Un análisis de la composición partidista del Congreso no deja lugar a dudas: Comencemos con la Unidad Nacional, la cual si bien quedó debilitada por la llegada del Centro Democrático, aún tiene los arrestos suficientes como para aprobar las iniciativas del gobierno en el marco de leyes ordinarias, para las cuales no se necesitan las mayorías absolutas, incluso podrían prescindir para tal efecto de los dudosos aliados conservadores, aunque todos los análisis predicen que en realidad la bancada conservadora estará con pie y medio en la Unidad Nacional y el resto (una minoría de 7 a 9 senadores y de 5 representantes) se alinearían con la línea oficial del partido, que parece será dictada por el otrora “liberal” Álvaro Uribe, cosas de un país donde la ideología es solamente una palabra que aparece en el diccionario.
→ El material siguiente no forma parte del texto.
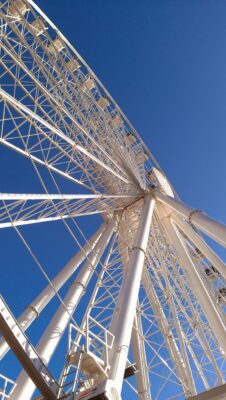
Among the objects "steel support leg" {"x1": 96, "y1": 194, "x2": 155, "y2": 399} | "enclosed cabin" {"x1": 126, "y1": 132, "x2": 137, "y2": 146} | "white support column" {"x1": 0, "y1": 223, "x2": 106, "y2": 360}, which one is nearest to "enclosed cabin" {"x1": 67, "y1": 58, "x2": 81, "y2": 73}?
"enclosed cabin" {"x1": 126, "y1": 132, "x2": 137, "y2": 146}

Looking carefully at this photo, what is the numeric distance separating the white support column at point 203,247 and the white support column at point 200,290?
307 mm

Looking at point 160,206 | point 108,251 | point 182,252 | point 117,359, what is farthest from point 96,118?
point 117,359

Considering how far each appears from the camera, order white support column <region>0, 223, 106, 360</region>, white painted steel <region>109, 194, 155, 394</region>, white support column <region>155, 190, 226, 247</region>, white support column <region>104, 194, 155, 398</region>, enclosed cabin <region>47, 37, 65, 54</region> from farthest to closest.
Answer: enclosed cabin <region>47, 37, 65, 54</region> → white support column <region>155, 190, 226, 247</region> → white support column <region>0, 223, 106, 360</region> → white painted steel <region>109, 194, 155, 394</region> → white support column <region>104, 194, 155, 398</region>

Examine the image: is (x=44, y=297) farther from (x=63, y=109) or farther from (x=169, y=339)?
(x=63, y=109)

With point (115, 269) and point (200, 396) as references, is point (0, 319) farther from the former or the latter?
point (115, 269)

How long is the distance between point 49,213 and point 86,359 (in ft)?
18.3

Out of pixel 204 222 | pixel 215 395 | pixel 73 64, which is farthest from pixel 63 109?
pixel 215 395

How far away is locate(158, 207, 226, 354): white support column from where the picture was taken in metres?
10.3

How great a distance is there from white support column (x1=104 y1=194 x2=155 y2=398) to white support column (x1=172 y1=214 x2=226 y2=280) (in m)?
2.77

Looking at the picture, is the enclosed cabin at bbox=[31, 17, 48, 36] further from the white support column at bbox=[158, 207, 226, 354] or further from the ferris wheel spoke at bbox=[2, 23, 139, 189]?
the white support column at bbox=[158, 207, 226, 354]

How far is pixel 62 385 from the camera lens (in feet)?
20.3

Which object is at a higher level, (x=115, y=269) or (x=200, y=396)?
(x=115, y=269)

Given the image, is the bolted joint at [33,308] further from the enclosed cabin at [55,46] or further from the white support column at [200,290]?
the enclosed cabin at [55,46]

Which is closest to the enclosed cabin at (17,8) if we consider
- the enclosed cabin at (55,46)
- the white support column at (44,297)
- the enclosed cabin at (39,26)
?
the enclosed cabin at (39,26)
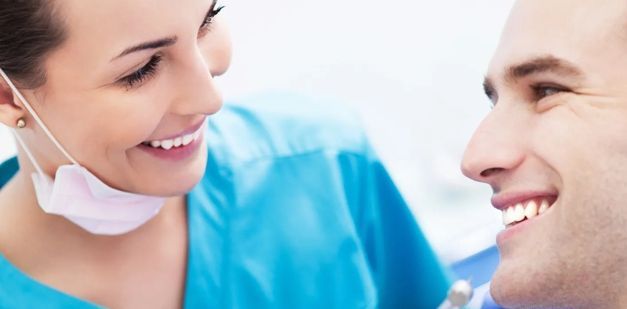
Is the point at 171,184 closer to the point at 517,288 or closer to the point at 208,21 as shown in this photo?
the point at 208,21

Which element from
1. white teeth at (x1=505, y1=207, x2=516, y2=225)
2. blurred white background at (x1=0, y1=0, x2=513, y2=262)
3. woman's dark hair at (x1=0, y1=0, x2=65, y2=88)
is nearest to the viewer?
woman's dark hair at (x1=0, y1=0, x2=65, y2=88)

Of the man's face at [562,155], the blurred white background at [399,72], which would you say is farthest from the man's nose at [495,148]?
the blurred white background at [399,72]

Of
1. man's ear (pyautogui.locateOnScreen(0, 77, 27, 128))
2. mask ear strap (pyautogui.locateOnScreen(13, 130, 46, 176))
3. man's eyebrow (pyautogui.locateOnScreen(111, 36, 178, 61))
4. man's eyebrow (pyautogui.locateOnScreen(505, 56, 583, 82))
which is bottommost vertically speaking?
man's eyebrow (pyautogui.locateOnScreen(505, 56, 583, 82))

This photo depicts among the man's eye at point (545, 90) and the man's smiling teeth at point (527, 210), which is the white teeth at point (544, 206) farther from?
the man's eye at point (545, 90)

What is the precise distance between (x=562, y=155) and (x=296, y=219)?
47 cm

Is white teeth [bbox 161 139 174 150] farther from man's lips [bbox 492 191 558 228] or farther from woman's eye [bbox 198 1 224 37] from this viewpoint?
man's lips [bbox 492 191 558 228]

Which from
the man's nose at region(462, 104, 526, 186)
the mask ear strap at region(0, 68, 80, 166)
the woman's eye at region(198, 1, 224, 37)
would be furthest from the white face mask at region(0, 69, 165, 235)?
the man's nose at region(462, 104, 526, 186)

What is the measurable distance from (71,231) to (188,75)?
0.33m

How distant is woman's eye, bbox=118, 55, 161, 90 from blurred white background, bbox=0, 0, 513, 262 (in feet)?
3.01

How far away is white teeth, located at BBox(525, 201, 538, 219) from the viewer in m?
1.03

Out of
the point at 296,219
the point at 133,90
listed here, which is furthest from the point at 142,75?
the point at 296,219

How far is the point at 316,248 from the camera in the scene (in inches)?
51.6

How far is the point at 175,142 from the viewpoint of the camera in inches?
43.1

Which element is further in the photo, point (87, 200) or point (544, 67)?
point (87, 200)
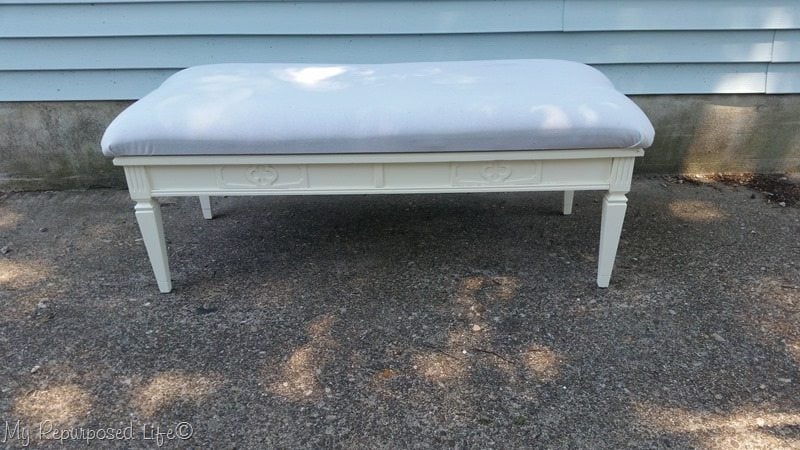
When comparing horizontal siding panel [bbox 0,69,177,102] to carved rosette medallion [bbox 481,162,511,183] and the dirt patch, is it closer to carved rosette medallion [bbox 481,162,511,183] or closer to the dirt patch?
carved rosette medallion [bbox 481,162,511,183]

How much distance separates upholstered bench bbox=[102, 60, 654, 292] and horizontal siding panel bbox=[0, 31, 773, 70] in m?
0.85

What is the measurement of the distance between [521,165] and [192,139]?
1007mm

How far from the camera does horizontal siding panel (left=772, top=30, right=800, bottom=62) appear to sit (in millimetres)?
2701

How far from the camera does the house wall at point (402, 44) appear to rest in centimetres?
265

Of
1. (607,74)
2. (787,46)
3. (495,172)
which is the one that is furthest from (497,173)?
(787,46)

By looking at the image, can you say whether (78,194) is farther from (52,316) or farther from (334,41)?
(334,41)

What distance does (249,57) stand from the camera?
2729mm

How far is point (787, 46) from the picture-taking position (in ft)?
8.94

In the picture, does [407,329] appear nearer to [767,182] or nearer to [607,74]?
[607,74]

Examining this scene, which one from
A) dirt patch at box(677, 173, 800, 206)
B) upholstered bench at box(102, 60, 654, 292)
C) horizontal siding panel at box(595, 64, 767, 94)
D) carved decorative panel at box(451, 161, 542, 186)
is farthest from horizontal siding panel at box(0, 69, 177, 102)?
dirt patch at box(677, 173, 800, 206)

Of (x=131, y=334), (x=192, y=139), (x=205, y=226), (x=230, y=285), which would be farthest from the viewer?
(x=205, y=226)

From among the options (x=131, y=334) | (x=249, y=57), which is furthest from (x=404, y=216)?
(x=131, y=334)

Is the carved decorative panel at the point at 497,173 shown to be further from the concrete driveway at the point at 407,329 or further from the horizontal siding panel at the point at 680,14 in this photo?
the horizontal siding panel at the point at 680,14

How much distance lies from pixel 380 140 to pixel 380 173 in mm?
128
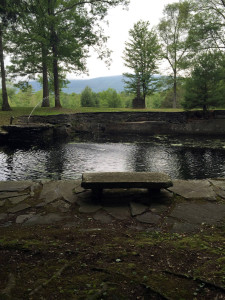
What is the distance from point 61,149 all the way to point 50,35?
43.3 ft

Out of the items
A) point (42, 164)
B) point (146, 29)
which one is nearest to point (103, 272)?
point (42, 164)

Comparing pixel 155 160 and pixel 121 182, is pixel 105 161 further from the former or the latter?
pixel 121 182

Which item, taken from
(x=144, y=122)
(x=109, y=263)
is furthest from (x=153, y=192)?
(x=144, y=122)

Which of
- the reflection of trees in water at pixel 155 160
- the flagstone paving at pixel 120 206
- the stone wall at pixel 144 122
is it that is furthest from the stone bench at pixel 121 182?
the stone wall at pixel 144 122

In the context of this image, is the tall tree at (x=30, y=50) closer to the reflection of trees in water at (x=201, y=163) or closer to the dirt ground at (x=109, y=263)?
the reflection of trees in water at (x=201, y=163)

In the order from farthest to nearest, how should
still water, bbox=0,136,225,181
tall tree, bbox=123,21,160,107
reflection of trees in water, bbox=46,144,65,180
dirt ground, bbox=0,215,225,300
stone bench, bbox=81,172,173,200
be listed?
tall tree, bbox=123,21,160,107 → still water, bbox=0,136,225,181 → reflection of trees in water, bbox=46,144,65,180 → stone bench, bbox=81,172,173,200 → dirt ground, bbox=0,215,225,300

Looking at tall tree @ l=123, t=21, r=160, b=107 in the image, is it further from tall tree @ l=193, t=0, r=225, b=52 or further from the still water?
the still water

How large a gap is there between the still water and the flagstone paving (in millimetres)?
2955

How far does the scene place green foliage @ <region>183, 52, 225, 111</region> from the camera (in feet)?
59.1

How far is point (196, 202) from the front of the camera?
3.70 metres

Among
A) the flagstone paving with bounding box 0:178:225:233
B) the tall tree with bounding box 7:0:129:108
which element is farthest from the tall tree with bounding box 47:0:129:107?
the flagstone paving with bounding box 0:178:225:233

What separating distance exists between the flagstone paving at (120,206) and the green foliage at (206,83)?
15.6 m

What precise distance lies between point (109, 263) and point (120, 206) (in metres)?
1.48

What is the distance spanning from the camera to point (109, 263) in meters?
2.15
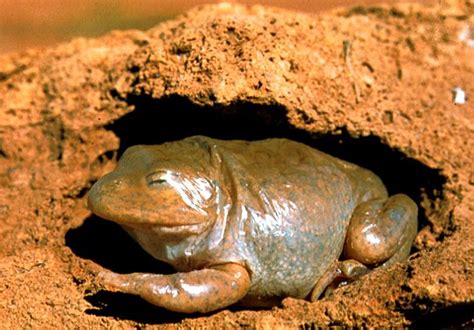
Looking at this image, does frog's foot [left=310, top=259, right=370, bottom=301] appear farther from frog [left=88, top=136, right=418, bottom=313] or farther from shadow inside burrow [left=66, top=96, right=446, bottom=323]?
shadow inside burrow [left=66, top=96, right=446, bottom=323]

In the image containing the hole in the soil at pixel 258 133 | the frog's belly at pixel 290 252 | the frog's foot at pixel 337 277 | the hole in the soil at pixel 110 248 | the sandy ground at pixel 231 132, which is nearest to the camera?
the sandy ground at pixel 231 132

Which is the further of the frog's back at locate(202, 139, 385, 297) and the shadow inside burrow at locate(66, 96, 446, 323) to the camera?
the shadow inside burrow at locate(66, 96, 446, 323)

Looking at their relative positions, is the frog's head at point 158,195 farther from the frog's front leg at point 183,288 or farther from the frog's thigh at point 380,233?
the frog's thigh at point 380,233

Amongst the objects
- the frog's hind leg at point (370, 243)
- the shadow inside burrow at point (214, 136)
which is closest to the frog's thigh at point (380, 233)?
the frog's hind leg at point (370, 243)

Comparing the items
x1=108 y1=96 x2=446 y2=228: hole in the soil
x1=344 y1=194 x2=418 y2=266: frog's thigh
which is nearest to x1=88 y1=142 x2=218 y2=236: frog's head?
x1=108 y1=96 x2=446 y2=228: hole in the soil

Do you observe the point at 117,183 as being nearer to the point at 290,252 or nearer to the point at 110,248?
the point at 110,248

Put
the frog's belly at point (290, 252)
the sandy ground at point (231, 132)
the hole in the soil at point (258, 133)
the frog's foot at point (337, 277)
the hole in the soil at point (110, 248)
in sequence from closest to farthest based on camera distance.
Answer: the sandy ground at point (231, 132) → the frog's belly at point (290, 252) → the frog's foot at point (337, 277) → the hole in the soil at point (110, 248) → the hole in the soil at point (258, 133)

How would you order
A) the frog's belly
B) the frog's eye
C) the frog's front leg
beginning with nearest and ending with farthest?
the frog's front leg
the frog's eye
the frog's belly

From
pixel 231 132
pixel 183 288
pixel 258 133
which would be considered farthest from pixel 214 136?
pixel 183 288
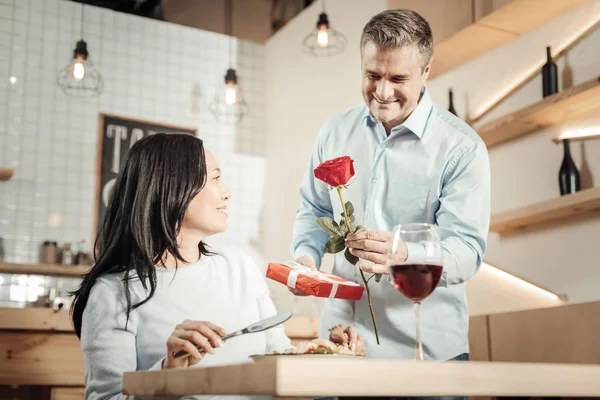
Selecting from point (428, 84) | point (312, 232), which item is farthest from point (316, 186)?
point (428, 84)

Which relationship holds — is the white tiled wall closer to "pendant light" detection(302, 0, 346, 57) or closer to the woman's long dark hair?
"pendant light" detection(302, 0, 346, 57)

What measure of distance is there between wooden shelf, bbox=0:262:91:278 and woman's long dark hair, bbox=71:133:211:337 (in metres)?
2.89

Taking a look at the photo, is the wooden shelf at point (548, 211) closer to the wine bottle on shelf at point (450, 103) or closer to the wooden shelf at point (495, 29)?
the wine bottle on shelf at point (450, 103)

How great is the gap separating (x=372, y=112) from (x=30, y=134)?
3.49m

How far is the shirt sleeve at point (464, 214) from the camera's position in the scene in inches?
63.3

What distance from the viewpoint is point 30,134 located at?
482 centimetres

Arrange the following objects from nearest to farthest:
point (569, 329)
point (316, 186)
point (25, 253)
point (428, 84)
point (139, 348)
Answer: point (139, 348) < point (316, 186) < point (569, 329) < point (428, 84) < point (25, 253)

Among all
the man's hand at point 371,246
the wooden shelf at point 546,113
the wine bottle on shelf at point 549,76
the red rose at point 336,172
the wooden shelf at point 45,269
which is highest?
the wine bottle on shelf at point 549,76

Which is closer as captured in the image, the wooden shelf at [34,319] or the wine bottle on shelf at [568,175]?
the wooden shelf at [34,319]

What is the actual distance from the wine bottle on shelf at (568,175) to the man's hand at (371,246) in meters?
1.86

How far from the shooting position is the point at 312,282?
153 centimetres

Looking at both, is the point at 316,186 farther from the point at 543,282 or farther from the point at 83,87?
the point at 83,87

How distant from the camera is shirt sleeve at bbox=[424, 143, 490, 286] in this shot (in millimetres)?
1607

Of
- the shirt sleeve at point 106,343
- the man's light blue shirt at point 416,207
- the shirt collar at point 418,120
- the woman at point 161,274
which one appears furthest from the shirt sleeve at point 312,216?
the shirt sleeve at point 106,343
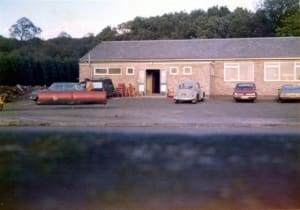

congreso-de-colombiaJustamente es la figura del expresidente la que más debe preocupar: durante su mandato de 8 años, se aprobaron 5 reformas tributarias y uno no sabe cuál es más regresiva que la otra, y claro está, uno no sabe cuál es más garantista de los derechos de los inversionistas, es decir, de su círculo privado de privilegiados que durante su gobierno bebieron las mieles de las desgravaciones a diestra y siniestra: desde los servicios de entrenamiento de caballos de paso, hasta los hoteles y hostales en los cuales sus cercanos tienen poderosos intereses económicos.

Así, los huevitos tributarios de Uribe  tendrán un nido muy caliente donde empollarse, ya ha anunciado lo que serán sus ideas en esta materia: “recuperar la caída de la confianza inversionista” seguramente ofreciendo gabelas que su sucesor desmontó, como los contratos de estabilidad jurídica, verdadera parafernalia jurídica que desordenó aún más el sistema fiscal y sirvió como rio revuelto en el cual muchos “avispados” pescaron fuertes desgravaciones, tan inconvenientes, que hasta un amigo de los inversionistas como Juan Manuel se vio obligado a desmontar.

El debate será intenso sin duda, pues como se ve muchas obras tributarias de Uribe fueron desmontadas por su “traidor discípulo” Santos, y si bien el uribismo no tiene las mayorías para poder imponer sus reformas, si tienen el poder para introducir cambios inadvertidos propios de todas las discusiones en la materia, las cuales favorecerán el desarrollo de esa economía terrateniente, señorial  y especulativa que tanto gusta a los de la mano firme y corazón grande.

La izquierda, dividida, no podrá oponer mayor resistencia al avance de los reformadores y aparte de generar memorias históricas en los debates, será realmente muy poco en lo que puedan detener la previsible “derechización” fiscal del país que se hace sobre la realidad de cobrarle más impuestos a los pobres, y la ficción de regalarles casas y subsidios para que se queden contentos. Sin embargo, por lo menos en el debate, se espera un nivel muy alto, así que es posible que los debates televisados ganen algo mas de rating, pero poco mas que eso.

A fin de cuentas, el terreno de las finanzas públicas está abonado: los ingresos vienen cayendo consistentemente, la exigencias del posconflicto, la reversión de concesiones, el aumento de la deuda externa y otros factores serán el caldo de cultivo perfecto para varios debates en el plano tributario. Y si hay reelección presidencial (como parece ser a estas alturas) la Unidad Nacional no tendrá más opción que seguir incumpliendo la promesa de su jefe: la de no hacer una sola reforma tributaria durante su mandato.